Review: The James Plays at Sheffield Lyceum
In The James Plays, Rona Munro's trilogy about James I, II and III of Scotland, an enormous sword dominates the set, dwarfing the actors.
Some of the audience sit on the stage, in circular rows, giving this touring production an intimacy remarkable for such a large theatre as Sheffield Lyceum.
The three plays are self-contained, but the combined effect is wonderfully resonant. The language is contemporary Scots, so that the presentation of 15th century history feels relevant to the present.
In The Key Will Keep the Lock, James I struggles to assert his power; while his love for his wife, Joan, is corroded by her fear of the dangers of their life.

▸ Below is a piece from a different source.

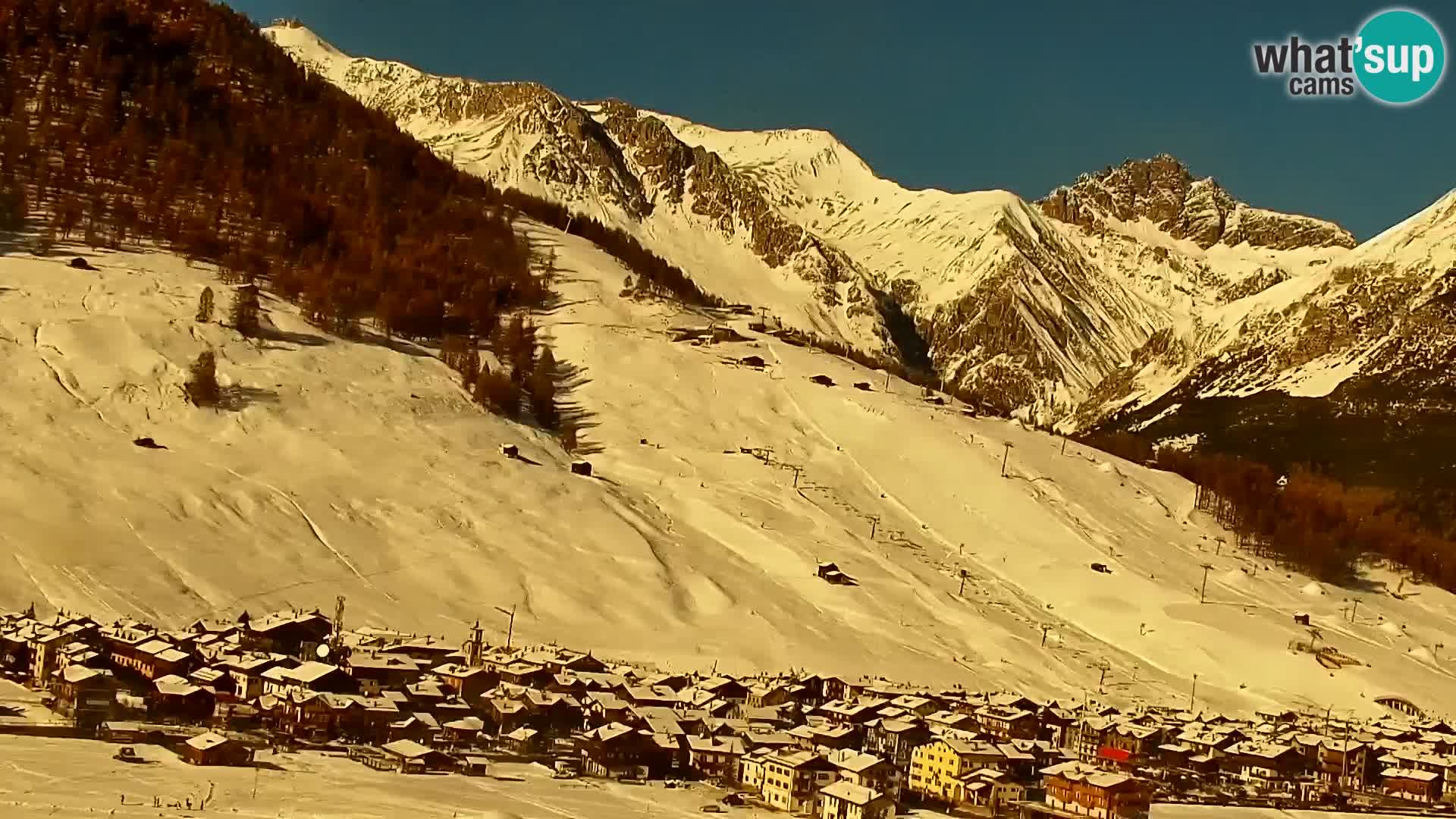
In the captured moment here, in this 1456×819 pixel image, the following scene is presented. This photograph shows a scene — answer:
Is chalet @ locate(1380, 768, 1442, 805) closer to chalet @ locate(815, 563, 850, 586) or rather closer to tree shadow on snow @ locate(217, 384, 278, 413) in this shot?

In Day of the Innocents, the events are seen through the eyes of James II, a vulnerable child who keeps trying to escape from the nightmare of reality by hiding in a trunk.
In The True Mirror, James III, vain, artistic, fickle, fails to manage the kingdom. His wife, Margaret, is much better equipped to rule.
In many of the scenes the perspective of the female characters is crucial. The presence of women is one of the strengths of these plays – a corrective to more traditional accounts. Public and private themes are intertwined. The conventions of masculinity are questioned. Relationships between fathers, sons, brothers and friends are examined with insight and humour. But the central concern is national identity. What makes us who we are? The trilogy is a contribution to current debates, relevant to Scotland, but also beyond.
The James Plays tour to Theatre Royal, Nottingham, on June 11 and 12.